▶ **EXERCISE REQUIREMENTS**
Render the rows as a JSON list of strings, one string per line, leaving out blank lines. Start at the first line of the rows and end at the line containing "131L148 122L125 115L91", including both.

▶ **MATERIAL FOR THIS EXERCISE**
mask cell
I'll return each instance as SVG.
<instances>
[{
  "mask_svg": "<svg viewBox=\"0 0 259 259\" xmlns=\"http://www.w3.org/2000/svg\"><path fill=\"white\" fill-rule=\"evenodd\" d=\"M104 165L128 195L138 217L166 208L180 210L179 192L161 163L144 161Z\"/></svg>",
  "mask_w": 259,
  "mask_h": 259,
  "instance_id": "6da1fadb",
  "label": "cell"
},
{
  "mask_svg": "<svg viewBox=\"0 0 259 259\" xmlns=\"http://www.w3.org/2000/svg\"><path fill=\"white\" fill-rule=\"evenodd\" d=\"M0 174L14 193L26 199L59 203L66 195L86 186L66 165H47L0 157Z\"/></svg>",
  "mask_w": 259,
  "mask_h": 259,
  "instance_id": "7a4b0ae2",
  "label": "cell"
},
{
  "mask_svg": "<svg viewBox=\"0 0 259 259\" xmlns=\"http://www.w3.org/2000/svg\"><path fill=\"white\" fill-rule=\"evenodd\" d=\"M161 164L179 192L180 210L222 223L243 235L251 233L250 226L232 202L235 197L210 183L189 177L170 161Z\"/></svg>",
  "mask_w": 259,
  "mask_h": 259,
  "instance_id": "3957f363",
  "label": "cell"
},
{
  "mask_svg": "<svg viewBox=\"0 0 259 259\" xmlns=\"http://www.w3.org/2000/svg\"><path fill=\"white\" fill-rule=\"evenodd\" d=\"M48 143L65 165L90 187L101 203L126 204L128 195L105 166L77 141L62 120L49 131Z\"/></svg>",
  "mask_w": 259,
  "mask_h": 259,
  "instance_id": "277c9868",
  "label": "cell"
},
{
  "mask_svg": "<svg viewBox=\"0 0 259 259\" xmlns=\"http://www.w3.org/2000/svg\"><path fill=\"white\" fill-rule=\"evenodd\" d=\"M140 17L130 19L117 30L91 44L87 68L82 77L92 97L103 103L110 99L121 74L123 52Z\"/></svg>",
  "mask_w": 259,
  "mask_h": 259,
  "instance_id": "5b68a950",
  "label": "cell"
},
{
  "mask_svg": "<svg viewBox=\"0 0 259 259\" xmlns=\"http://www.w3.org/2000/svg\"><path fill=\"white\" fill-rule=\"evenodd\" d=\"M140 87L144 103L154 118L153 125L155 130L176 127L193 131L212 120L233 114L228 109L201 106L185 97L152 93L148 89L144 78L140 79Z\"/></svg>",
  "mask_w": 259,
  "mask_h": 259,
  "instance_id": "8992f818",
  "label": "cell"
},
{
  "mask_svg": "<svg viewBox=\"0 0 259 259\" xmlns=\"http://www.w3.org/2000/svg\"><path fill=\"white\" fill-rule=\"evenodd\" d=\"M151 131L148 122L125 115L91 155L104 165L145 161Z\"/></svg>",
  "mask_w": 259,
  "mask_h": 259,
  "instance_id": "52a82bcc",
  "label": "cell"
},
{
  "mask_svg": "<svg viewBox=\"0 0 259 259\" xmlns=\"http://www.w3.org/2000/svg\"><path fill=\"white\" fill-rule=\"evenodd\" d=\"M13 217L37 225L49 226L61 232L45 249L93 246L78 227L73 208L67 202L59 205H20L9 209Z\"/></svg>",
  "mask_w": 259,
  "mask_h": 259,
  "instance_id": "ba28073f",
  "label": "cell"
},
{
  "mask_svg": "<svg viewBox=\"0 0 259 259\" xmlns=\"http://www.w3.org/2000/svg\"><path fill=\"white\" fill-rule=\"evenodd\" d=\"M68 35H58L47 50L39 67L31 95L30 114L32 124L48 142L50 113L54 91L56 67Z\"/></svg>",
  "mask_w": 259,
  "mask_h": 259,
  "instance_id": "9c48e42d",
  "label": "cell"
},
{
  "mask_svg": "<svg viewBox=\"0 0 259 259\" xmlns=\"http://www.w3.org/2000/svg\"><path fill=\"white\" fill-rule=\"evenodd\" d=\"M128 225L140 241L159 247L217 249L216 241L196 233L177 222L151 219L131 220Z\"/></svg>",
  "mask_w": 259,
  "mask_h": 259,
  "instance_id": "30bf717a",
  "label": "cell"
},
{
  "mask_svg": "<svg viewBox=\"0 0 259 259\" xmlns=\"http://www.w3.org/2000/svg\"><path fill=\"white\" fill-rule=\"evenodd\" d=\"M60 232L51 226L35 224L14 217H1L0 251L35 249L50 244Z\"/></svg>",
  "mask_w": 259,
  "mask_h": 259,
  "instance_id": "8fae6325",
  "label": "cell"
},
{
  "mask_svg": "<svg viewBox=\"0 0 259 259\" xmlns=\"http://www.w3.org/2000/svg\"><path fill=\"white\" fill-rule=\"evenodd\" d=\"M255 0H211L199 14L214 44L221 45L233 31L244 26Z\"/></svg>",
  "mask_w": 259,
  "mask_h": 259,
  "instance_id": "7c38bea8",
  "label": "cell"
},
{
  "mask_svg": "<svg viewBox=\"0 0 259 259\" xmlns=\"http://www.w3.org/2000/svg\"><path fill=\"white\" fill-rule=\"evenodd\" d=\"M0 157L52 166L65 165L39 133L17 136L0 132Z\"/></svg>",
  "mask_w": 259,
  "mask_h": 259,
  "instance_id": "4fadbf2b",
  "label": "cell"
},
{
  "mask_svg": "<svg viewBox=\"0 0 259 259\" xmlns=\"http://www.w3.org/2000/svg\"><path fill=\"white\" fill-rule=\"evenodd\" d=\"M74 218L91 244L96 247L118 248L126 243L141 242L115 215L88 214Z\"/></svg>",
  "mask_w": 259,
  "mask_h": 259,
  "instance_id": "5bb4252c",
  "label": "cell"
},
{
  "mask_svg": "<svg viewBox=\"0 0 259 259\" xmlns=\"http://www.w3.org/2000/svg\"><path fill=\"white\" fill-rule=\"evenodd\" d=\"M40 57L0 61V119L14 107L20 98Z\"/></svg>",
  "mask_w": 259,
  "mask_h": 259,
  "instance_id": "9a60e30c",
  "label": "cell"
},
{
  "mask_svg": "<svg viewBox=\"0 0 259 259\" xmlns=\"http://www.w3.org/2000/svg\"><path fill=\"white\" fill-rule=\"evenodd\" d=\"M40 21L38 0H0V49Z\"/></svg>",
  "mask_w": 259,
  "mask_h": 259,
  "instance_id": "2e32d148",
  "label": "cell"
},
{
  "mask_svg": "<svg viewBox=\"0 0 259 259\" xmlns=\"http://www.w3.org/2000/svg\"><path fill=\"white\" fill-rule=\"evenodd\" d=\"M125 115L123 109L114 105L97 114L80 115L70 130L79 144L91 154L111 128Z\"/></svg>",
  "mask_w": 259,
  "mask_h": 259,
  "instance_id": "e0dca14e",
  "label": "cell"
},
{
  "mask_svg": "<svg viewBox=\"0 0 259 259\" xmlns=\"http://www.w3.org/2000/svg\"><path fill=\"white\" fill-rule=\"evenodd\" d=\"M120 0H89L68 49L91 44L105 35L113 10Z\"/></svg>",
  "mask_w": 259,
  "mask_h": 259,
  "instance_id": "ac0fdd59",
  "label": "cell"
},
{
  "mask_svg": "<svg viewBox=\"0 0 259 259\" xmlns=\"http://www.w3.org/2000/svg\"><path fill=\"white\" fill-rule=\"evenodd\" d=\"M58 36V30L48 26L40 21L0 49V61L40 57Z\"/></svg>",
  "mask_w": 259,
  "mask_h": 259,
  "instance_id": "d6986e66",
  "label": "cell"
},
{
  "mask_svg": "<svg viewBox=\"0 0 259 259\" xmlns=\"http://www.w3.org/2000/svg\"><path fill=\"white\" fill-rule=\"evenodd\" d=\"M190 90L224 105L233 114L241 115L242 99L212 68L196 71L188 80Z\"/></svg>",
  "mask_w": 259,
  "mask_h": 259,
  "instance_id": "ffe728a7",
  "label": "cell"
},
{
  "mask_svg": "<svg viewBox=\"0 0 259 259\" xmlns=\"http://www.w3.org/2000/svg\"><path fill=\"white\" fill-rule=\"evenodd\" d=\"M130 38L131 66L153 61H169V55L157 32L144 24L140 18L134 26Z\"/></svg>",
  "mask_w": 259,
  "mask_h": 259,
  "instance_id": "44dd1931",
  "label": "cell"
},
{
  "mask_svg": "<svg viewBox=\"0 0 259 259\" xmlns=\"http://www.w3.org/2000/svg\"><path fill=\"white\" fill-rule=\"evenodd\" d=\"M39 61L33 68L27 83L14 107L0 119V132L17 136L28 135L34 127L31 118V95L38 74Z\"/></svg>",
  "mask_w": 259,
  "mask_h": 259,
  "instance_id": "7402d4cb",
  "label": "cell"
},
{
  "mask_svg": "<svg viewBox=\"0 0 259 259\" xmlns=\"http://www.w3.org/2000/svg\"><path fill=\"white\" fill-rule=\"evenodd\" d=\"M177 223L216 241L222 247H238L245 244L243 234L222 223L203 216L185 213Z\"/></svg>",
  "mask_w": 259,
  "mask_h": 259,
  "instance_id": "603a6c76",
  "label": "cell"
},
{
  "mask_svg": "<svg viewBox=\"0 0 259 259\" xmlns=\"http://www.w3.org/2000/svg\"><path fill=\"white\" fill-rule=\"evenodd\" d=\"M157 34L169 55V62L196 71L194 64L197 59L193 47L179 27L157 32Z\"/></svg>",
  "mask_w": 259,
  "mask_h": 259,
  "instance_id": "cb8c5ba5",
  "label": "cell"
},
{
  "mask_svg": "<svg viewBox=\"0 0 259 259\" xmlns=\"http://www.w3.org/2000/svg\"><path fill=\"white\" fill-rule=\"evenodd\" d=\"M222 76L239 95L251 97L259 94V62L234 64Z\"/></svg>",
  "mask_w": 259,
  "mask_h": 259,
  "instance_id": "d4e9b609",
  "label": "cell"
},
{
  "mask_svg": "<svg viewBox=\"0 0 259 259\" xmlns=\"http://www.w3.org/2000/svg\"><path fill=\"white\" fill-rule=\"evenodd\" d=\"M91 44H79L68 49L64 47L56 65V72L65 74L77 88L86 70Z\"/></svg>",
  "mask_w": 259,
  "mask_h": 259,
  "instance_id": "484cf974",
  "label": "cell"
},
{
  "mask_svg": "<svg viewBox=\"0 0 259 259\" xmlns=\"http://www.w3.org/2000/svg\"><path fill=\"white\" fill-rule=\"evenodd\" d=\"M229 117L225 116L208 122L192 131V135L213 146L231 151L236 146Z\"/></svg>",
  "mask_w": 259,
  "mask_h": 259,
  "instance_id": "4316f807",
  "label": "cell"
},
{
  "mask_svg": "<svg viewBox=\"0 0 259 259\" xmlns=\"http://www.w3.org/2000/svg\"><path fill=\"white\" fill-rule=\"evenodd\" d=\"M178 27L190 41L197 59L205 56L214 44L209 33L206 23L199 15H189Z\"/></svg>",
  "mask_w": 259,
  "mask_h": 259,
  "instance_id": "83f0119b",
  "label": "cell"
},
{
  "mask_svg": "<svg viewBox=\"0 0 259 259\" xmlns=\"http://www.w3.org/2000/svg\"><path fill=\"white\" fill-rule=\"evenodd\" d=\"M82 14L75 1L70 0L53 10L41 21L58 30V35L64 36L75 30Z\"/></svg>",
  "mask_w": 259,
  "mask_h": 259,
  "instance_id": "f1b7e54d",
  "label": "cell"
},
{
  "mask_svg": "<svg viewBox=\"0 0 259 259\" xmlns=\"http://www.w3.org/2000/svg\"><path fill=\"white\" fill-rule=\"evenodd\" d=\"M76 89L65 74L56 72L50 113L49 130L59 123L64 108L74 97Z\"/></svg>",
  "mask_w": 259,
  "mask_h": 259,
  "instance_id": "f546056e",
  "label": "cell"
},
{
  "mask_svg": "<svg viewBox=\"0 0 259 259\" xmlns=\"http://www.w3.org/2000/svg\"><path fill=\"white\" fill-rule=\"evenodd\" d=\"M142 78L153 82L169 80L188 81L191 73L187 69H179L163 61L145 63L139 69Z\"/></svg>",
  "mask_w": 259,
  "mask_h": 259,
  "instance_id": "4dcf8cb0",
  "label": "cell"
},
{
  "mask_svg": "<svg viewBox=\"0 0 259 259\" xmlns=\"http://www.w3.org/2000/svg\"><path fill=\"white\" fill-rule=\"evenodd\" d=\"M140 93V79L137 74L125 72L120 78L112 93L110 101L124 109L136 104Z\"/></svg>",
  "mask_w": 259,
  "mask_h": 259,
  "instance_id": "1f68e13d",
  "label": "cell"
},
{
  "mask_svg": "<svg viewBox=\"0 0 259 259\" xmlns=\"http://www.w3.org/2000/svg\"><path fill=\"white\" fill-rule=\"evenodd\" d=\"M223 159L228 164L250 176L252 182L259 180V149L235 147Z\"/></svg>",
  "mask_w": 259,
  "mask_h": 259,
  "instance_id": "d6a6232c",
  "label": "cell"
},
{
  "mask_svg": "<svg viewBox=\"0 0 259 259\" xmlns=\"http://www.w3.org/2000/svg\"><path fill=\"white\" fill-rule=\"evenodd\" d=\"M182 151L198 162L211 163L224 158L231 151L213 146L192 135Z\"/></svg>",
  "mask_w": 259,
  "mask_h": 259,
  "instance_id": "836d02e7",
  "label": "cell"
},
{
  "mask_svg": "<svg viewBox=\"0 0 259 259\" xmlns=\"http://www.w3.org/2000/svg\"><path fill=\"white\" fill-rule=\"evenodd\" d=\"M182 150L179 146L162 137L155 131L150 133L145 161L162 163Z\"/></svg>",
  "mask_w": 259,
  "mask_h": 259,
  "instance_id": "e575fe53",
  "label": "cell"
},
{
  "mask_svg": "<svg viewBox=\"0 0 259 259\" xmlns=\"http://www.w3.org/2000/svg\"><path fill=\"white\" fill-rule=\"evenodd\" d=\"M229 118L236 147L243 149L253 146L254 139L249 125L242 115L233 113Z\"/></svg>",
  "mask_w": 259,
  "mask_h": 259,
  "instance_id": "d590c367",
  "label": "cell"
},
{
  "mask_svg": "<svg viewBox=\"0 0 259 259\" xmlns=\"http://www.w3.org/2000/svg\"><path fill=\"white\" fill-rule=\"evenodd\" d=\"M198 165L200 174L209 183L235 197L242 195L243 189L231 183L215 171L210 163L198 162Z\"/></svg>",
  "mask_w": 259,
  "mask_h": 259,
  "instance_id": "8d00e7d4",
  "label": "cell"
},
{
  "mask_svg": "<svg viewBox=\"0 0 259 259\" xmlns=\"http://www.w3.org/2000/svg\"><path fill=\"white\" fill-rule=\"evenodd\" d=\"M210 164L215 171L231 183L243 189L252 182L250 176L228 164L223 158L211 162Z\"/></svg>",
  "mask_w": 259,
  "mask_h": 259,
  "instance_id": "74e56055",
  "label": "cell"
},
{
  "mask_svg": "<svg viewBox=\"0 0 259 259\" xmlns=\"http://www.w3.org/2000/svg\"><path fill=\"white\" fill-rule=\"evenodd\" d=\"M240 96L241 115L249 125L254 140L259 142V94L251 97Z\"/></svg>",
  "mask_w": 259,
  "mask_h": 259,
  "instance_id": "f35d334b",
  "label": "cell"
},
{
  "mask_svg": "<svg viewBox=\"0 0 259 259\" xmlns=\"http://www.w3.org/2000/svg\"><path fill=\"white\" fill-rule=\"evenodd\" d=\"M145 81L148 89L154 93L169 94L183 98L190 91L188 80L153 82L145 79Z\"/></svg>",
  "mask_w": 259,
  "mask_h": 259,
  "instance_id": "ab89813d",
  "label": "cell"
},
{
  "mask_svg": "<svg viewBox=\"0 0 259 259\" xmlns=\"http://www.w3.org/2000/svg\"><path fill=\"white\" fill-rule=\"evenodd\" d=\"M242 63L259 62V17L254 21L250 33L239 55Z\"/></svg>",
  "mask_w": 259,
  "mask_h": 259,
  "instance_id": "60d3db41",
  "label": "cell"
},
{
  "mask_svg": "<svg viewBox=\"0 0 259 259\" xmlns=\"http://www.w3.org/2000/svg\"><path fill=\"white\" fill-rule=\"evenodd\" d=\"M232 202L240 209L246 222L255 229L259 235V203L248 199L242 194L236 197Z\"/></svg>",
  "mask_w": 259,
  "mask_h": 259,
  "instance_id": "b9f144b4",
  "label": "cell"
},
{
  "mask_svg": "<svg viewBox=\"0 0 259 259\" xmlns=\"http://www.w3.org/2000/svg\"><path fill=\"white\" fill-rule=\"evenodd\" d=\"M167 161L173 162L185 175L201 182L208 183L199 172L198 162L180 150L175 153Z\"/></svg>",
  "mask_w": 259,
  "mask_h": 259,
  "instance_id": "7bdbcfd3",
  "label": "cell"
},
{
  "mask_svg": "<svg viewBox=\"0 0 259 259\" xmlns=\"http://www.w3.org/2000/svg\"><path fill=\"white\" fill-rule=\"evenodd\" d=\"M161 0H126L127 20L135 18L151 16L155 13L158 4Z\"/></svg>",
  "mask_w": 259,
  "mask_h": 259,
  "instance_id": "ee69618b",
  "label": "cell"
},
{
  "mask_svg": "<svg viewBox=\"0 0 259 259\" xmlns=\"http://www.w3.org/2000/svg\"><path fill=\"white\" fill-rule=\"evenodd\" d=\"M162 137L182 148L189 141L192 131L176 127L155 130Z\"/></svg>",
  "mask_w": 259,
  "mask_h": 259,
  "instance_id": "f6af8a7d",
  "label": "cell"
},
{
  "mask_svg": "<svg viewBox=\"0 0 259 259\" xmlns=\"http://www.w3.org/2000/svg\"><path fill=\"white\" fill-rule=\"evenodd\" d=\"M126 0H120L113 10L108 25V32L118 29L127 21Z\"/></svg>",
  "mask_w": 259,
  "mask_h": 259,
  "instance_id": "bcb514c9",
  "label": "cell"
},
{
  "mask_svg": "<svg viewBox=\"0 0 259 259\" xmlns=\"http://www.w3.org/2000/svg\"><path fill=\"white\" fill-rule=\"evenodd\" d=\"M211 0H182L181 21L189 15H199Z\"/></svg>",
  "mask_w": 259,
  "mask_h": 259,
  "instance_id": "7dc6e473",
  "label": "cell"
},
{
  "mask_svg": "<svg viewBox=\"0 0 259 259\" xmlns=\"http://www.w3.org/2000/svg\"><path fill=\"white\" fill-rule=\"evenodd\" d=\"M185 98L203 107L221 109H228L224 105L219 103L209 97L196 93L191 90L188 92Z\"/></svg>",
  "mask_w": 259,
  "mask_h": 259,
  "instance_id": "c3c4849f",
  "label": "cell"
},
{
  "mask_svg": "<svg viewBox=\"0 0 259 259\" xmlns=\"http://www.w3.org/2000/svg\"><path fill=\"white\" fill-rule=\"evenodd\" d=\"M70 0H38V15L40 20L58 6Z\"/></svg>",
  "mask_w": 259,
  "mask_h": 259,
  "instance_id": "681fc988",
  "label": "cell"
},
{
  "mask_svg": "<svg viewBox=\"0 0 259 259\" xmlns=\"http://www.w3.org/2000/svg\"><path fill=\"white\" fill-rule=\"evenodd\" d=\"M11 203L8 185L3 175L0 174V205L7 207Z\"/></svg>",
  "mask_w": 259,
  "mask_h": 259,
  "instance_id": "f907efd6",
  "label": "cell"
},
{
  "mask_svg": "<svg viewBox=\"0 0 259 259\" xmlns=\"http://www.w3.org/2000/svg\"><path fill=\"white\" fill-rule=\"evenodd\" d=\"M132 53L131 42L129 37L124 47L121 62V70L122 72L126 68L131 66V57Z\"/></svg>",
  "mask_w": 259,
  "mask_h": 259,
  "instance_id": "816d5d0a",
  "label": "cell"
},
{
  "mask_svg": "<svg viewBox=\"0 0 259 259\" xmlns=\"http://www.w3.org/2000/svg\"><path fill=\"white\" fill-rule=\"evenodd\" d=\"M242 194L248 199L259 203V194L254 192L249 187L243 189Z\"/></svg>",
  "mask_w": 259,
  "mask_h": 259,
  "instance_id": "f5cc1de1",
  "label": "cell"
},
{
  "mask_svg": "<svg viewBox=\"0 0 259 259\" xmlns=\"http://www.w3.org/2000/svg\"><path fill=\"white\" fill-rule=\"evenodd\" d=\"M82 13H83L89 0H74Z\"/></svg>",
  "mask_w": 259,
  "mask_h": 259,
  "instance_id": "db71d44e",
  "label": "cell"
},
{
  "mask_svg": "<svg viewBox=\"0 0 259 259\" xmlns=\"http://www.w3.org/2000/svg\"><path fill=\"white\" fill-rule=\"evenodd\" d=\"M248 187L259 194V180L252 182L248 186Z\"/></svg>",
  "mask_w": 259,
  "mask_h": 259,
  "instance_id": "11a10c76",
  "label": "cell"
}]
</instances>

▶ **WRITTEN SOLUTION**
[
  "mask cell",
  "I'll return each instance as SVG.",
  "<instances>",
  "[{",
  "  \"mask_svg\": \"<svg viewBox=\\\"0 0 259 259\\\" xmlns=\\\"http://www.w3.org/2000/svg\\\"><path fill=\\\"white\\\" fill-rule=\\\"evenodd\\\" d=\\\"M104 165L128 195L138 217L166 208L180 210L179 192L161 163L144 161Z\\\"/></svg>\",",
  "  \"mask_w\": 259,",
  "  \"mask_h\": 259,",
  "  \"instance_id\": \"6da1fadb\",",
  "  \"label\": \"cell\"",
  "},",
  "{",
  "  \"mask_svg\": \"<svg viewBox=\\\"0 0 259 259\\\" xmlns=\\\"http://www.w3.org/2000/svg\\\"><path fill=\\\"white\\\" fill-rule=\\\"evenodd\\\" d=\\\"M0 174L14 193L26 199L59 203L66 195L86 186L66 165H47L0 157Z\\\"/></svg>\",",
  "  \"mask_w\": 259,",
  "  \"mask_h\": 259,",
  "  \"instance_id\": \"7a4b0ae2\",",
  "  \"label\": \"cell\"",
  "},",
  "{",
  "  \"mask_svg\": \"<svg viewBox=\\\"0 0 259 259\\\" xmlns=\\\"http://www.w3.org/2000/svg\\\"><path fill=\\\"white\\\" fill-rule=\\\"evenodd\\\" d=\\\"M161 164L179 192L180 210L222 223L243 235L251 233L250 226L232 202L235 197L210 183L189 177L170 161Z\\\"/></svg>\",",
  "  \"mask_w\": 259,",
  "  \"mask_h\": 259,",
  "  \"instance_id\": \"3957f363\",",
  "  \"label\": \"cell\"",
  "},",
  "{",
  "  \"mask_svg\": \"<svg viewBox=\\\"0 0 259 259\\\" xmlns=\\\"http://www.w3.org/2000/svg\\\"><path fill=\\\"white\\\" fill-rule=\\\"evenodd\\\" d=\\\"M48 143L65 165L90 187L101 203L126 204L128 195L105 166L77 141L62 120L49 131Z\\\"/></svg>\",",
  "  \"mask_w\": 259,",
  "  \"mask_h\": 259,",
  "  \"instance_id\": \"277c9868\",",
  "  \"label\": \"cell\"",
  "},",
  "{",
  "  \"mask_svg\": \"<svg viewBox=\\\"0 0 259 259\\\" xmlns=\\\"http://www.w3.org/2000/svg\\\"><path fill=\\\"white\\\" fill-rule=\\\"evenodd\\\" d=\\\"M140 17L130 19L117 30L91 44L87 68L82 77L92 97L103 103L110 99L121 74L123 52Z\\\"/></svg>\",",
  "  \"mask_w\": 259,",
  "  \"mask_h\": 259,",
  "  \"instance_id\": \"5b68a950\",",
  "  \"label\": \"cell\"",
  "},",
  "{",
  "  \"mask_svg\": \"<svg viewBox=\\\"0 0 259 259\\\" xmlns=\\\"http://www.w3.org/2000/svg\\\"><path fill=\\\"white\\\" fill-rule=\\\"evenodd\\\" d=\\\"M140 87L144 103L154 118L153 125L155 130L176 127L193 131L212 120L233 114L228 109L201 106L185 97L152 93L148 89L144 78L140 79Z\\\"/></svg>\",",
  "  \"mask_w\": 259,",
  "  \"mask_h\": 259,",
  "  \"instance_id\": \"8992f818\",",
  "  \"label\": \"cell\"",
  "},",
  "{",
  "  \"mask_svg\": \"<svg viewBox=\\\"0 0 259 259\\\" xmlns=\\\"http://www.w3.org/2000/svg\\\"><path fill=\\\"white\\\" fill-rule=\\\"evenodd\\\" d=\\\"M151 131L148 122L125 115L91 155L104 165L145 161Z\\\"/></svg>\","
]